> _Task description_
Copy all the lines of the data that include the word "window".

[Document images with source code]
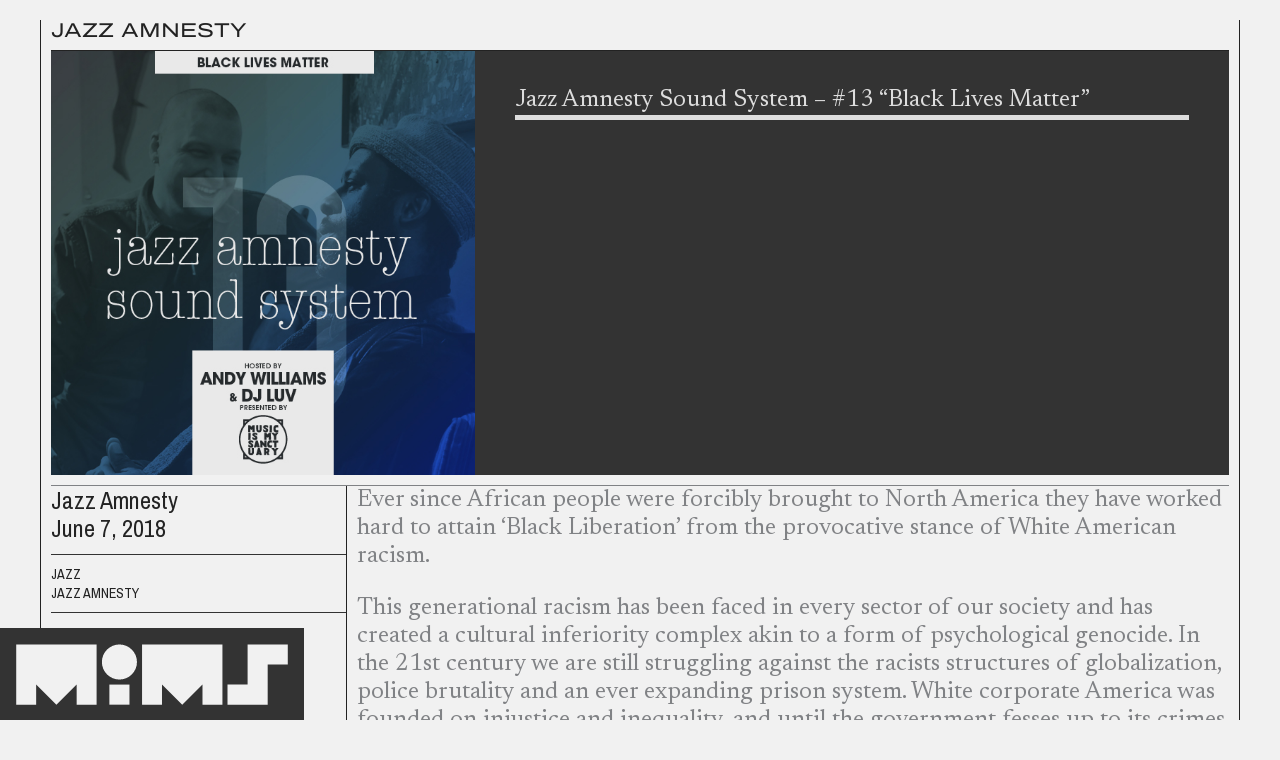

--- FILE ---
content_type: image/svg+xml
request_url: https://www.musicismysanctuary.com/wp-content/themes/mims2025/images/logo-menu.svg
body_size: 411
content:
<?xml version="1.0" encoding="utf-8"?>
<!-- Generator: Adobe Illustrator 16.0.0, SVG Export Plug-In . SVG Version: 6.00 Build 0)  -->
<!DOCTYPE svg PUBLIC "-//W3C//DTD SVG 1.1//EN" "http://www.w3.org/Graphics/SVG/1.1/DTD/svg11.dtd">
<svg version="1.1" id="Layer_1" xmlns="http://www.w3.org/2000/svg" xmlns:xlink="http://www.w3.org/1999/xlink" x="0px" y="0px"
	 width="375px" height="330px" viewBox="0 0 375 330" enable-background="new 0 0 375 330" xml:space="preserve">
<path fill="#F1F1F1" d="M20,103.215h24.596V78.278l24.983,24.937l24.983-24.937v24.937h24.593V28.958H20V103.215z"/>
<path fill="#F1F1F1" d="M175.232,103.215h24.593V78.278l24.983,24.937l24.982-24.937v24.937h24.596V28.958h-99.155V103.215z"/>
<path fill="#F1F1F1" d="M162.61,65.877c8.446-8.446,8.446-22.139,0-30.584c-8.446-8.446-22.139-8.446-30.585,0
	c-8.445,8.445-8.445,22.139,0,30.584C140.471,74.323,154.164,74.323,162.61,65.877z"/>
<path fill="#F1F1F1" d="M159.71,78.427h-24.788v24.788h24.788V78.427z"/>
<path fill="#F1F1F1" d="M305.425,28.958v49.469h-24.788v24.788h49.575V53.747H355V28.958H305.425z"/>
<path fill="#999999" d="M20,206.43h24.596v-24.937l24.983,24.937l24.983-24.937v24.937h24.593v-74.257H20V206.43z"/>
<path fill="#999999" d="M175.232,206.43h24.593v-24.937l24.983,24.937l24.982-24.937v24.937h24.596v-74.257h-99.155V206.43z"/>
<path fill="#999999" d="M162.61,169.092c8.446-8.446,8.446-22.139,0-30.585c-8.446-8.446-22.139-8.446-30.585,0
	c-8.445,8.446-8.445,22.139,0,30.585C140.471,177.537,154.164,177.537,162.61,169.092z"/>
<path fill="#999999" d="M159.71,181.643h-24.788v24.787h24.788V181.643z"/>
<path fill="#999999" d="M305.425,132.173v49.47h-24.788v24.787h49.575v-49.469H355v-24.788H305.425z"/>
<path fill="#70459E" d="M20,309.645h24.596v-24.938l24.983,24.938l24.983-24.938v24.938h24.593v-74.256H20V309.645z"/>
<path fill="#70459E" d="M175.232,309.645h24.593v-24.938l24.983,24.938l24.982-24.938v24.938h24.596v-74.256h-99.155V309.645z"/>
<path fill="#70459E" d="M162.61,272.307c8.446-8.445,8.446-22.14,0-30.584c-8.446-8.447-22.139-8.447-30.585,0
	c-8.445,8.444-8.445,22.139,0,30.584C140.471,280.752,154.164,280.752,162.61,272.307z"/>
<path fill="#70459E" d="M159.71,284.855h-24.788v24.789h24.788V284.855z"/>
<path fill="#70459E" d="M305.425,235.389v49.469h-24.788v24.787h49.575v-49.469H355v-24.787H305.425z"/>
</svg>
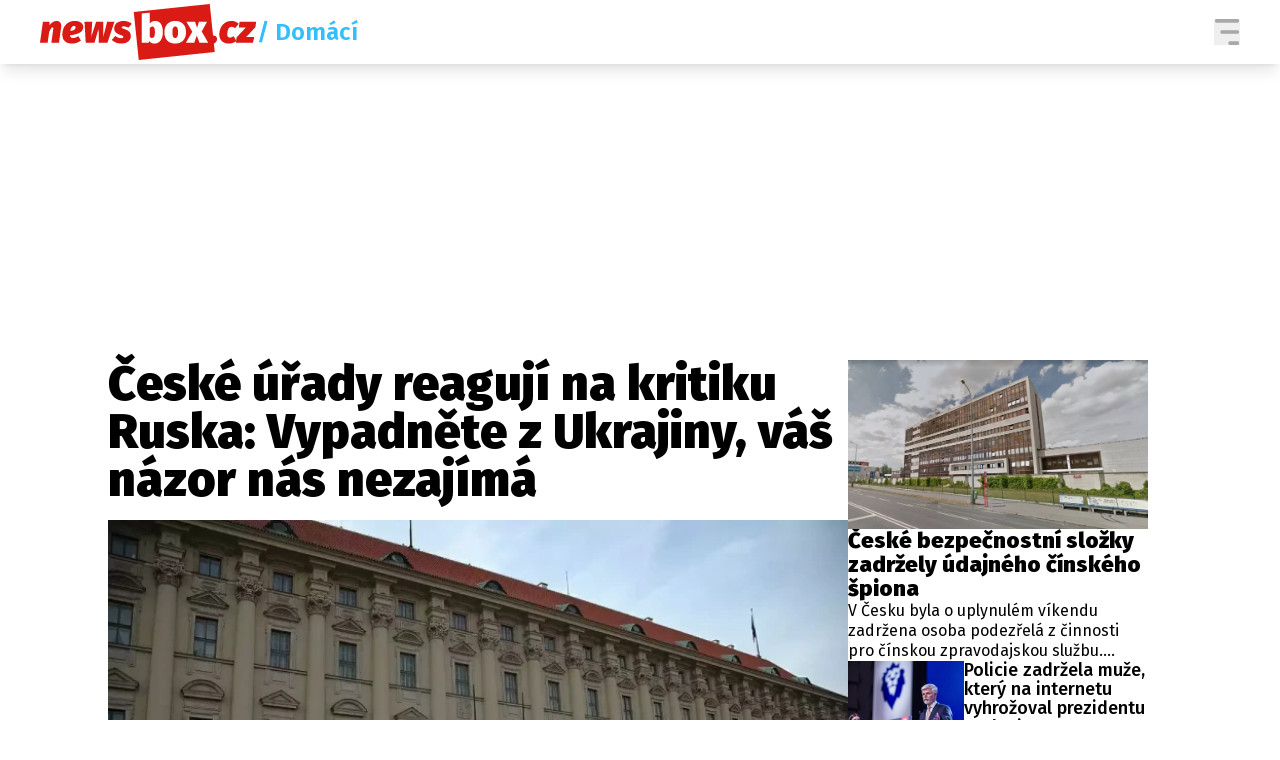

--- FILE ---
content_type: text/html; charset=utf-8
request_url: https://www.google.com/recaptcha/api2/aframe
body_size: 267
content:
<!DOCTYPE HTML><html><head><meta http-equiv="content-type" content="text/html; charset=UTF-8"></head><body><script nonce="0E7VomkhxFt2SOyuccHZzQ">/** Anti-fraud and anti-abuse applications only. See google.com/recaptcha */ try{var clients={'sodar':'https://pagead2.googlesyndication.com/pagead/sodar?'};window.addEventListener("message",function(a){try{if(a.source===window.parent){var b=JSON.parse(a.data);var c=clients[b['id']];if(c){var d=document.createElement('img');d.src=c+b['params']+'&rc='+(localStorage.getItem("rc::a")?sessionStorage.getItem("rc::b"):"");window.document.body.appendChild(d);sessionStorage.setItem("rc::e",parseInt(sessionStorage.getItem("rc::e")||0)+1);localStorage.setItem("rc::h",'1769146365404');}}}catch(b){}});window.parent.postMessage("_grecaptcha_ready", "*");}catch(b){}</script></body></html>

--- FILE ---
content_type: application/javascript; charset=utf-8
request_url: https://fundingchoicesmessages.google.com/f/AGSKWxVkYOWU_CkFacmf1QayIg8Dy7pI2U6mO2ZoSc-QHG34FJ_2aP2SHiZtkxFDACkMFwne19ty0INqsJ4tdx4it1ji3BNaPvzb14PrtA-GRUlEruwSQUbHcJaXlWQQTZIeqq0n0vgxLg535FkT4aecvLxwFnaoOKN9WTObElTYycS_KxslZMY9HPjyduwe/_/home30/ad./adnet.-Box-Ad./adweb./galleryad.
body_size: -1290
content:
window['e4e1bba3-7ab2-4e32-9a5d-290c7f1c0369'] = true;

> _Response area_
<!DOCTYPE HTML><html><head><meta http-equiv="content-type" content="text/html; charset=UTF-8"></head><body><script nonce="0E7VomkhxFt2SOyuccHZzQ">/** Anti-fraud and anti-abuse applications only. See google.com/recaptcha */ try{var clients={'sodar':'https://pagead2.googlesyndication.com/pagead/sodar?'};window.addEventListener("message",function(a){try{if(a.source===window.parent){var b=JSON.parse(a.data);var c=clients[b['id']];if(c){var d=document.createElement('img');d.src=c+b['params']+'&rc='+(localStorage.getItem("rc::a")?sessionStorage.getItem("rc::b"):"");window.document.body.appendChild(d);sessionStorage.setItem("rc::e",parseInt(sessionStorage.getItem("rc::e")||0)+1);localStorage.setItem("rc::h",'1769146365404');}}}catch(b){}});window.parent.postMessage("_grecaptcha_ready", "*");}catch(b){}</script></body></html>
window['e4e1bba3-7ab2-4e32-9a5d-290c7f1c0369'] = true;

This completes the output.